Disto vemos um pouco melhor do que o comumente dito que a verdadeira física deve realmente ser extraída da fonte das perfeições divinas. Deus é a razão última das coisas; e o conhecimento de Deus é o princípio das ciências, não mais do que Sua essência e vontade são os princípios dos seres.
Os filósofos mais razoáveis concordam com isso, mas há muito poucos que podem usá-lo para descobrir verdades relevantes. Talvez esses sábios incentivem alguém a ir muito mais longe. É santificar a filosofia, fazer correr seus rios da fonte dos atributos de Deus, longe de excluir as causas finais e a consideração de um ser que age sabiamente, é daí que tudo deve ser deduzido da física.
Isso é o que Sócrates já observou admiravelmente no Fédon de Platão, argumentando contra Anaxágoras e outros filósofos materialistas, que, tendo primeiro reconhecido um princípio inteligente acima da matéria, não o empregou uma vez que começaram a filosofar sobre o universo e, em vez de mostrar que esta Inteligência faz tudo pelo melhor e que nela está a razão das coisas que achou bom produzir de acordo com os seus fins, [eles] procuraram explicar tudo através da mera concorrência de partículas brutas, confundindo condições e instrumentos com a verdadeira causa.

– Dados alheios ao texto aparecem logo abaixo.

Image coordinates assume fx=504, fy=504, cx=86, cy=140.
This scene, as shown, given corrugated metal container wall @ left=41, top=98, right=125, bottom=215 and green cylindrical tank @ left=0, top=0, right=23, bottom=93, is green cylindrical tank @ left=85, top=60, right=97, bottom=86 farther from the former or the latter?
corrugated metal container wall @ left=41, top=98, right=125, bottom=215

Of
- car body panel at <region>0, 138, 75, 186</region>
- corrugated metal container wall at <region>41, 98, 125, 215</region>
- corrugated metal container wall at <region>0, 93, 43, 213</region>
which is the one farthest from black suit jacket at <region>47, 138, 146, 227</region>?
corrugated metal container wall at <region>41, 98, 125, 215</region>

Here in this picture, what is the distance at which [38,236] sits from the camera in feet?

Diz Sócrates: “É como se explicasse o fato de que estou sentado na prisão esperando a taça fatal, em vez de me encontrar a caminho dos boeotianos ou de outros povos onde se sabe que poderia ter me salvo. Dizem que isso acontece porque tenho ossos, tendões e músculos que podem se dobrar conforme a necessidade para me sentar. Em minha fé esses ossos e músculos não estariam aqui e vocês não me veriam nesta postura, se meu espírito não tivesse julgado que é mais digno submeter-me ao que ditam as leis da pátria.“
Esta passagem de Platão merece ser lida na íntegra, porque há reflexões muito bonitas e muito sólidas.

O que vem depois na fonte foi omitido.